In Haskell, the function Data.Char.isAlpha checks if a character is a letter, but so does Data.Char.isLetter. Is there any real difference between these functions, or are they interchangeable?
Looking at the sources they appear to be equivalent.
Here is the definition of isLetter as defined in 4.3.1.0
-- derived character classifiers
-- | Selects alphabetic Unicode characters (lower-case, upper-case and
-- title-case letters, plus letters of caseless scripts and modifiers letters).
-- This function is equivalent to 'Data.Char.isAlpha'.
isLetter :: Char -> Bool
isLetter c = case generalCategory c of
UppercaseLetter -> True
LowercaseLetter -> True
TitlecaseLetter -> True
ModifierLetter -> True
OtherLetter -> True
_ -> False
And the definition of isAlpha:
-- | Selects alphabetic Unicode characters (lower-case, upper-case and
-- title-case letters, plus letters of caseless scripts and modifiers letters).

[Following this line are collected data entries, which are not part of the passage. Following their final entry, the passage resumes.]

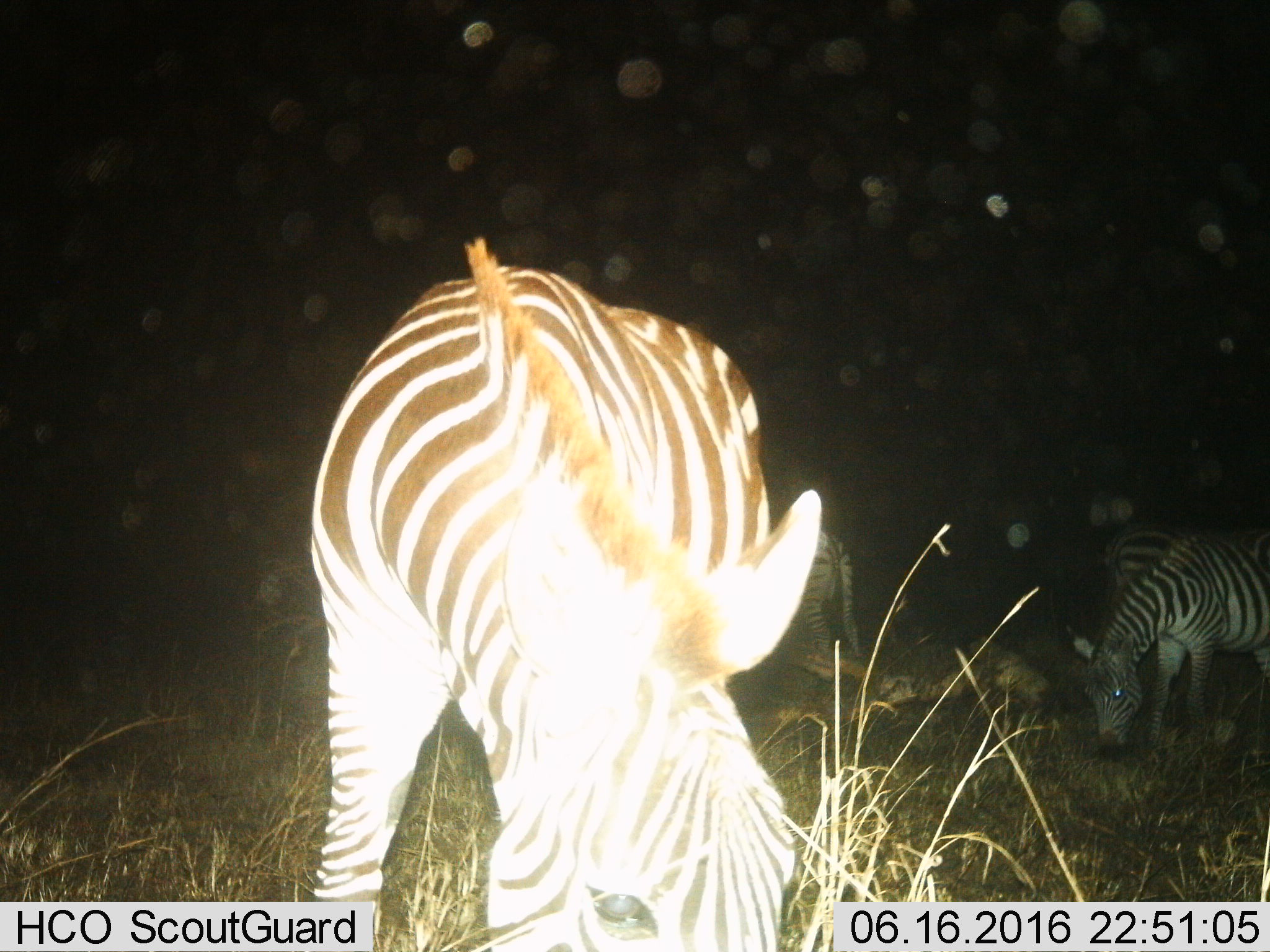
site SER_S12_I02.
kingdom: Animalia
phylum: Chordata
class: Mammalia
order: Perissodactyla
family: Equidae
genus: Equus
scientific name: Equus quagga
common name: plains zebra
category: zebraplains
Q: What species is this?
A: Zebraplains (plains zebra) (Equus quagga).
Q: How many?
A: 3.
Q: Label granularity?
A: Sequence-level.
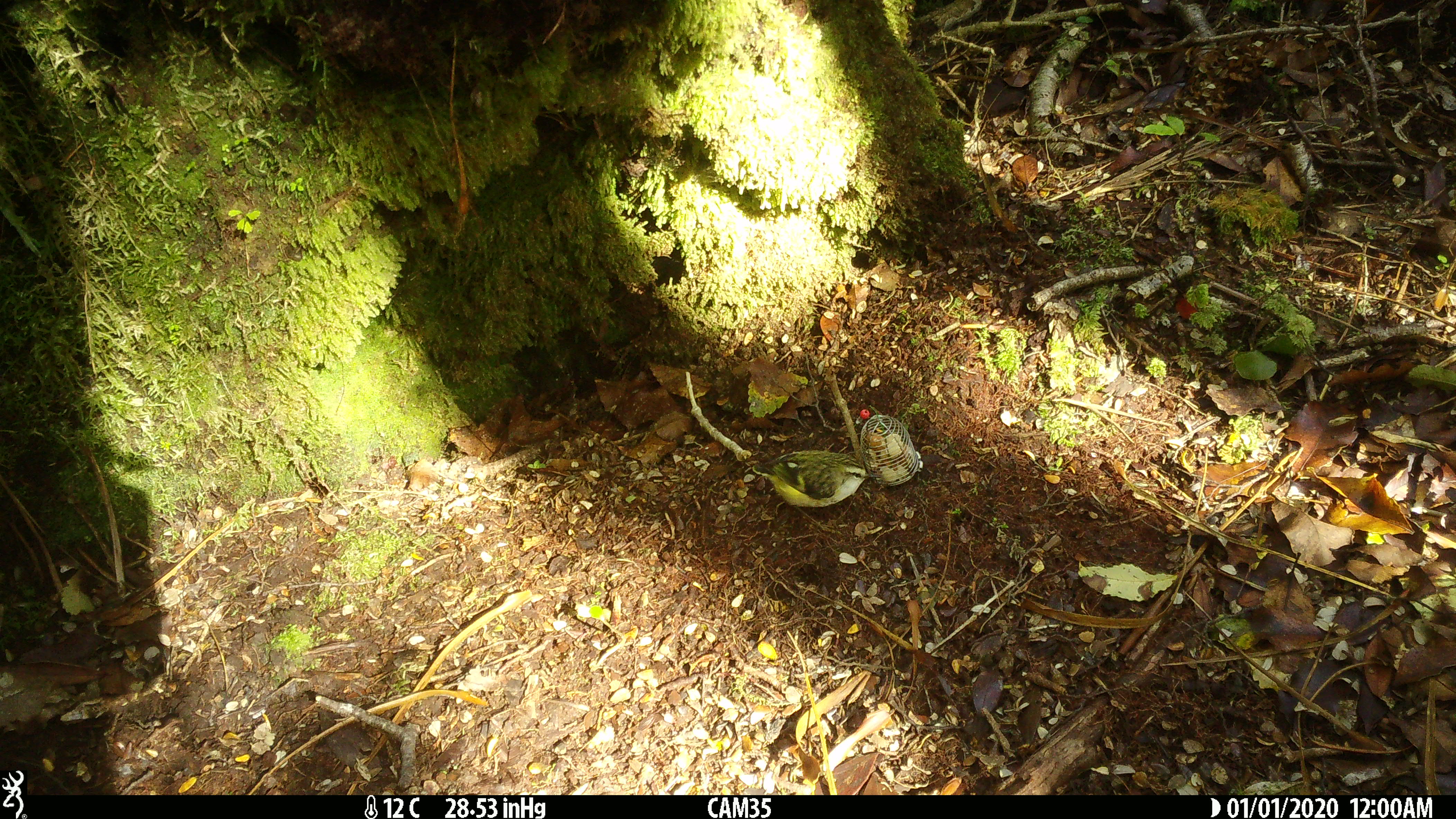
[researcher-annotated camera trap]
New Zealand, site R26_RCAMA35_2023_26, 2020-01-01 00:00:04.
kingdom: Animalia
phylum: Chordata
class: Aves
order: Passeriformes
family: Acanthisittidae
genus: Acanthisitta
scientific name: Acanthisitta chloris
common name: rifleman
Rifleman (Acanthisitta chloris).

-- This function is equivalent to 'Data.Char.isLetter'.
isAlpha :: Char -> Bool
isAlpha c = iswalpha (fromIntegral (ord c)) /= 0
They appear to have different implementations, but they are documented to have the same effect.
There's no real difference now. From the docs:
isAlpha :: Char -> Bool
Selects alphabetic Unicode characters (lower-case, upper-case and title-case letters, plus letters of caseless scripts and modifiers letters). This function is equivalent to Data.Char.isLetter.